Today, images of non-natural-light photography, when pertinent, are included as part of the presentable result of some art digitizing projects (Fig. 5). In the Report of the Optical Survey of an early-fourteenth-century masterpiece of Japanese art, The Illustrated Handscrolls of the Miracles the Kasuga Deity, a grandiose set of twenty scrolls brushed on silk with color pigments, metallic paints, and ink, various kinds of digital images are mobilized together to accomplish a rich, informative presentation of the artwork: high-resolution visible-light photography, reflected and transmitted near infrared photography, X-ray fluorescence analysis of the pigments presented in diagrams and line illustrations (Fig. 6). In this process of converting an artwork into computer-workable data that we have defined as digitization, different imaging tools are designed to intake and generate different kinds of information from and about the original. What is most essential in this process, however, is not just the sheer variety or amount of the data. Similar to drafting a line illustration for an artwork, it is the very conscious choices made by researchers, restorationists, and online curators in the usage, selection, and manipulation of this digitized information, based on their specialized knowledge and for clearly defined purposes, that result in meaningful digital representations of an artwork.

Fig. 6. Top: a juxtaposition of a visible-light photograph (left) and a transmitted near infrared photograph (right) of the same scene in the The Illustrated Handscrolls of the Miracles the Kasuga Deity. Middle: a juxtaposition of a visible-light photograph (first left), a reflected near infrared photograph (second left), a transmitted near infrared photograph (second right), and a fluorescent photograph capturing only near infrared region (first right).

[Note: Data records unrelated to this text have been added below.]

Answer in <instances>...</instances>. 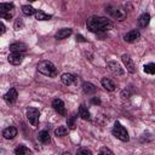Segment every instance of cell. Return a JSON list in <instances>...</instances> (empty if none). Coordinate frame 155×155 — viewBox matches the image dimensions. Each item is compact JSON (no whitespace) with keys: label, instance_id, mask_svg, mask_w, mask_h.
I'll list each match as a JSON object with an SVG mask.
<instances>
[{"label":"cell","instance_id":"cell-9","mask_svg":"<svg viewBox=\"0 0 155 155\" xmlns=\"http://www.w3.org/2000/svg\"><path fill=\"white\" fill-rule=\"evenodd\" d=\"M17 97H18V93H17V90L16 88H10L6 93H5V96H4V99H5V102L6 103H8V104H12V103H15L16 101H17Z\"/></svg>","mask_w":155,"mask_h":155},{"label":"cell","instance_id":"cell-3","mask_svg":"<svg viewBox=\"0 0 155 155\" xmlns=\"http://www.w3.org/2000/svg\"><path fill=\"white\" fill-rule=\"evenodd\" d=\"M105 11H107L114 19H116V21H119V22L126 19V16H127L126 10H124V8L120 7V6H115V5H109V6H107V7H105Z\"/></svg>","mask_w":155,"mask_h":155},{"label":"cell","instance_id":"cell-35","mask_svg":"<svg viewBox=\"0 0 155 155\" xmlns=\"http://www.w3.org/2000/svg\"><path fill=\"white\" fill-rule=\"evenodd\" d=\"M28 1H30V2H34V1H36V0H28Z\"/></svg>","mask_w":155,"mask_h":155},{"label":"cell","instance_id":"cell-24","mask_svg":"<svg viewBox=\"0 0 155 155\" xmlns=\"http://www.w3.org/2000/svg\"><path fill=\"white\" fill-rule=\"evenodd\" d=\"M68 133V128L65 126H58V128L54 130V134L57 137H64Z\"/></svg>","mask_w":155,"mask_h":155},{"label":"cell","instance_id":"cell-21","mask_svg":"<svg viewBox=\"0 0 155 155\" xmlns=\"http://www.w3.org/2000/svg\"><path fill=\"white\" fill-rule=\"evenodd\" d=\"M82 90L86 94H92L96 92V86L91 82H84L82 84Z\"/></svg>","mask_w":155,"mask_h":155},{"label":"cell","instance_id":"cell-1","mask_svg":"<svg viewBox=\"0 0 155 155\" xmlns=\"http://www.w3.org/2000/svg\"><path fill=\"white\" fill-rule=\"evenodd\" d=\"M86 27L92 33H102V31H108L110 29H113L114 24L113 22L107 18V17H102V16H91L87 22H86Z\"/></svg>","mask_w":155,"mask_h":155},{"label":"cell","instance_id":"cell-29","mask_svg":"<svg viewBox=\"0 0 155 155\" xmlns=\"http://www.w3.org/2000/svg\"><path fill=\"white\" fill-rule=\"evenodd\" d=\"M76 153L78 154H86V155H91L92 154V151L90 149H87V148H80V149H78Z\"/></svg>","mask_w":155,"mask_h":155},{"label":"cell","instance_id":"cell-10","mask_svg":"<svg viewBox=\"0 0 155 155\" xmlns=\"http://www.w3.org/2000/svg\"><path fill=\"white\" fill-rule=\"evenodd\" d=\"M139 36H140L139 30H138V29H132V30H130L128 33L125 34L124 40H125L126 42H134L137 39H139Z\"/></svg>","mask_w":155,"mask_h":155},{"label":"cell","instance_id":"cell-33","mask_svg":"<svg viewBox=\"0 0 155 155\" xmlns=\"http://www.w3.org/2000/svg\"><path fill=\"white\" fill-rule=\"evenodd\" d=\"M0 28H1V31H0V33H1V34H4V33H5V25H4V23H2V22H0Z\"/></svg>","mask_w":155,"mask_h":155},{"label":"cell","instance_id":"cell-7","mask_svg":"<svg viewBox=\"0 0 155 155\" xmlns=\"http://www.w3.org/2000/svg\"><path fill=\"white\" fill-rule=\"evenodd\" d=\"M121 59H122V62H124V64H125L127 71L131 73V74H134V73H136V67H134V63H133L132 58H131L128 54H122Z\"/></svg>","mask_w":155,"mask_h":155},{"label":"cell","instance_id":"cell-31","mask_svg":"<svg viewBox=\"0 0 155 155\" xmlns=\"http://www.w3.org/2000/svg\"><path fill=\"white\" fill-rule=\"evenodd\" d=\"M99 154H113V151L110 150V149H108V148H101V150H99Z\"/></svg>","mask_w":155,"mask_h":155},{"label":"cell","instance_id":"cell-17","mask_svg":"<svg viewBox=\"0 0 155 155\" xmlns=\"http://www.w3.org/2000/svg\"><path fill=\"white\" fill-rule=\"evenodd\" d=\"M71 33H73V30L70 29V28H63V29H59L57 33H56V39H65V38H68L69 35H71Z\"/></svg>","mask_w":155,"mask_h":155},{"label":"cell","instance_id":"cell-8","mask_svg":"<svg viewBox=\"0 0 155 155\" xmlns=\"http://www.w3.org/2000/svg\"><path fill=\"white\" fill-rule=\"evenodd\" d=\"M23 58H24V56L22 54V52H12V53H10L8 57H7L8 62H10L11 64H13V65L21 64L22 61H23Z\"/></svg>","mask_w":155,"mask_h":155},{"label":"cell","instance_id":"cell-28","mask_svg":"<svg viewBox=\"0 0 155 155\" xmlns=\"http://www.w3.org/2000/svg\"><path fill=\"white\" fill-rule=\"evenodd\" d=\"M23 27H24V23H23V21H22L21 18H18V19L15 22V29H16V30H21Z\"/></svg>","mask_w":155,"mask_h":155},{"label":"cell","instance_id":"cell-5","mask_svg":"<svg viewBox=\"0 0 155 155\" xmlns=\"http://www.w3.org/2000/svg\"><path fill=\"white\" fill-rule=\"evenodd\" d=\"M39 116H40V111L36 108H29L27 110V119L29 120V122L33 126H38L39 125Z\"/></svg>","mask_w":155,"mask_h":155},{"label":"cell","instance_id":"cell-18","mask_svg":"<svg viewBox=\"0 0 155 155\" xmlns=\"http://www.w3.org/2000/svg\"><path fill=\"white\" fill-rule=\"evenodd\" d=\"M102 86L107 90V91H114L115 90V84L110 80V79H107V78H103L102 79Z\"/></svg>","mask_w":155,"mask_h":155},{"label":"cell","instance_id":"cell-30","mask_svg":"<svg viewBox=\"0 0 155 155\" xmlns=\"http://www.w3.org/2000/svg\"><path fill=\"white\" fill-rule=\"evenodd\" d=\"M12 15H13V12H2V13H0V16H1L2 18L8 19V21L12 18Z\"/></svg>","mask_w":155,"mask_h":155},{"label":"cell","instance_id":"cell-23","mask_svg":"<svg viewBox=\"0 0 155 155\" xmlns=\"http://www.w3.org/2000/svg\"><path fill=\"white\" fill-rule=\"evenodd\" d=\"M15 8V5L11 2H1L0 4V13L2 12H12Z\"/></svg>","mask_w":155,"mask_h":155},{"label":"cell","instance_id":"cell-34","mask_svg":"<svg viewBox=\"0 0 155 155\" xmlns=\"http://www.w3.org/2000/svg\"><path fill=\"white\" fill-rule=\"evenodd\" d=\"M76 40H79V41H85V39H84L81 35H76Z\"/></svg>","mask_w":155,"mask_h":155},{"label":"cell","instance_id":"cell-2","mask_svg":"<svg viewBox=\"0 0 155 155\" xmlns=\"http://www.w3.org/2000/svg\"><path fill=\"white\" fill-rule=\"evenodd\" d=\"M38 71L41 73L42 75H46L48 78H56L58 71H57V68L54 67V64L50 61H41L39 62L38 64Z\"/></svg>","mask_w":155,"mask_h":155},{"label":"cell","instance_id":"cell-19","mask_svg":"<svg viewBox=\"0 0 155 155\" xmlns=\"http://www.w3.org/2000/svg\"><path fill=\"white\" fill-rule=\"evenodd\" d=\"M38 139H39L41 143L46 144V143L50 142V133H48L46 130H42V131H40V132L38 133Z\"/></svg>","mask_w":155,"mask_h":155},{"label":"cell","instance_id":"cell-4","mask_svg":"<svg viewBox=\"0 0 155 155\" xmlns=\"http://www.w3.org/2000/svg\"><path fill=\"white\" fill-rule=\"evenodd\" d=\"M111 132H113V136H114V137H116L117 139H120V140H122V142H128V139H130V136H128L127 130H126L119 121L115 122V125H114Z\"/></svg>","mask_w":155,"mask_h":155},{"label":"cell","instance_id":"cell-13","mask_svg":"<svg viewBox=\"0 0 155 155\" xmlns=\"http://www.w3.org/2000/svg\"><path fill=\"white\" fill-rule=\"evenodd\" d=\"M107 65H108V68H109V70L111 73H114L116 75H122L124 74V69L121 68V65L119 63H116V62H108Z\"/></svg>","mask_w":155,"mask_h":155},{"label":"cell","instance_id":"cell-12","mask_svg":"<svg viewBox=\"0 0 155 155\" xmlns=\"http://www.w3.org/2000/svg\"><path fill=\"white\" fill-rule=\"evenodd\" d=\"M28 48V46L24 42H12L10 45V51L12 52H25Z\"/></svg>","mask_w":155,"mask_h":155},{"label":"cell","instance_id":"cell-11","mask_svg":"<svg viewBox=\"0 0 155 155\" xmlns=\"http://www.w3.org/2000/svg\"><path fill=\"white\" fill-rule=\"evenodd\" d=\"M61 81H62L64 85L70 86V85H75L78 80H76V78H75L73 74H70V73H64V74H62V76H61Z\"/></svg>","mask_w":155,"mask_h":155},{"label":"cell","instance_id":"cell-27","mask_svg":"<svg viewBox=\"0 0 155 155\" xmlns=\"http://www.w3.org/2000/svg\"><path fill=\"white\" fill-rule=\"evenodd\" d=\"M75 120H76V115L74 114V115H71V116H69L68 119H67V125H68V128H74L75 127Z\"/></svg>","mask_w":155,"mask_h":155},{"label":"cell","instance_id":"cell-16","mask_svg":"<svg viewBox=\"0 0 155 155\" xmlns=\"http://www.w3.org/2000/svg\"><path fill=\"white\" fill-rule=\"evenodd\" d=\"M149 22H150V15L147 13V12L145 13H142L139 16V18H138V25L140 28H145L149 24Z\"/></svg>","mask_w":155,"mask_h":155},{"label":"cell","instance_id":"cell-14","mask_svg":"<svg viewBox=\"0 0 155 155\" xmlns=\"http://www.w3.org/2000/svg\"><path fill=\"white\" fill-rule=\"evenodd\" d=\"M17 128L15 126H10V127H6L4 131H2V136L6 138V139H12L17 136Z\"/></svg>","mask_w":155,"mask_h":155},{"label":"cell","instance_id":"cell-20","mask_svg":"<svg viewBox=\"0 0 155 155\" xmlns=\"http://www.w3.org/2000/svg\"><path fill=\"white\" fill-rule=\"evenodd\" d=\"M35 18H36L38 21H48V19L52 18V16L45 13V12L41 11V10H36V11H35Z\"/></svg>","mask_w":155,"mask_h":155},{"label":"cell","instance_id":"cell-25","mask_svg":"<svg viewBox=\"0 0 155 155\" xmlns=\"http://www.w3.org/2000/svg\"><path fill=\"white\" fill-rule=\"evenodd\" d=\"M22 12L25 15V16H31L35 13V10L33 8V6L30 5H23L22 6Z\"/></svg>","mask_w":155,"mask_h":155},{"label":"cell","instance_id":"cell-6","mask_svg":"<svg viewBox=\"0 0 155 155\" xmlns=\"http://www.w3.org/2000/svg\"><path fill=\"white\" fill-rule=\"evenodd\" d=\"M52 107H53V109H54L59 115H63V116L67 115V109H65V105H64V103H63L62 99L54 98V99L52 101Z\"/></svg>","mask_w":155,"mask_h":155},{"label":"cell","instance_id":"cell-22","mask_svg":"<svg viewBox=\"0 0 155 155\" xmlns=\"http://www.w3.org/2000/svg\"><path fill=\"white\" fill-rule=\"evenodd\" d=\"M15 154L16 155H28V154H31V150L24 145H18L16 149H15Z\"/></svg>","mask_w":155,"mask_h":155},{"label":"cell","instance_id":"cell-32","mask_svg":"<svg viewBox=\"0 0 155 155\" xmlns=\"http://www.w3.org/2000/svg\"><path fill=\"white\" fill-rule=\"evenodd\" d=\"M91 102H92L93 104H99V103H101V101H99V98H97V97H94V98H92V99H91Z\"/></svg>","mask_w":155,"mask_h":155},{"label":"cell","instance_id":"cell-26","mask_svg":"<svg viewBox=\"0 0 155 155\" xmlns=\"http://www.w3.org/2000/svg\"><path fill=\"white\" fill-rule=\"evenodd\" d=\"M143 69H144V73L154 75L155 74V63H148L143 67Z\"/></svg>","mask_w":155,"mask_h":155},{"label":"cell","instance_id":"cell-15","mask_svg":"<svg viewBox=\"0 0 155 155\" xmlns=\"http://www.w3.org/2000/svg\"><path fill=\"white\" fill-rule=\"evenodd\" d=\"M79 116H80L81 119H84V120H91L90 111H88L87 107H86L84 103L80 104V107H79Z\"/></svg>","mask_w":155,"mask_h":155}]
</instances>
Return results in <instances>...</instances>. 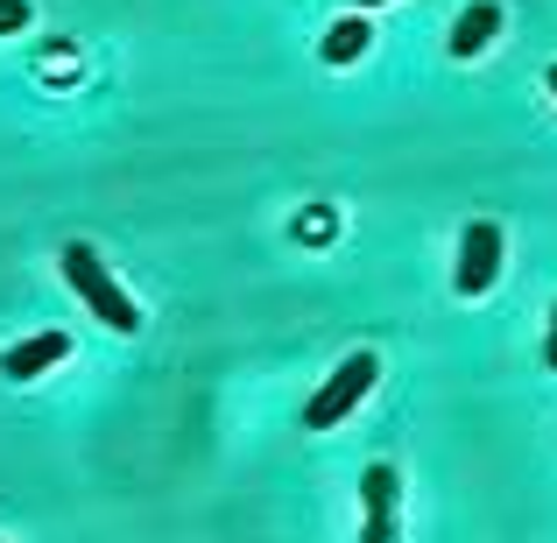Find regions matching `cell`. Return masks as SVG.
<instances>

Bottom: result of X-ray fluorescence analysis of the color red (left: cinnabar, HgS; right: red lead, Pb3O4). Images in Report of the Optical Survey: The Illustrated Handscrolls of the Miraclesthe Kasuga Deity, in the collection of Sannomaru Museum, Scroll III and IV (Tokyo: Tokyo Research Institute for Cultural Properties, 2017): 80–1, 76–7.

Footnotes:

[1] Marisa Enhuber, “Art, Space and Technology: How the Digitisation and Digitalisation of Art Space Affect the Consumption of Art—a Critical Approach,” Digital Creativity 26, no. 2 (2015): 123.

[2] The analogue equivalents of vector curves go back to the hand drawn lines by designers with pens, compasses, curving rules, and other drafting tools. For a survey of tools for hand drawing, see Maya Hambly, Drawing Instruments, 1580-1980 (London: Sotheby’s Publications, 1988). For how engineers Pierre Bézier and Paul de Casteljau incorporated their study of hand drawing methods of designers into their mathematical models for drawing digital curves, i.e. the Bézier curves, see Fernando Díaz Moreno, “Hand Drawing in the Definition of the First Digital Curves,” Nexus Network Journal 22, no. 3 (2020): 755–775.

[3] For a comparison of visual characteristics of a manual stroke and a digital trace, based on Bézier and de Casteliau’s solution, see Moreno, “Hand Drawing in Digital Curves,” 762–3.

[4] Hence the discussion of digitization of art spaces. See Enhuber, “Art, space and Tecnology.” Also, Melissa Terras, “Should we just send a copy? Digitisation, Usefulness, Users,” Art Libraries Journal 35, no. 1 (2010): 22–7.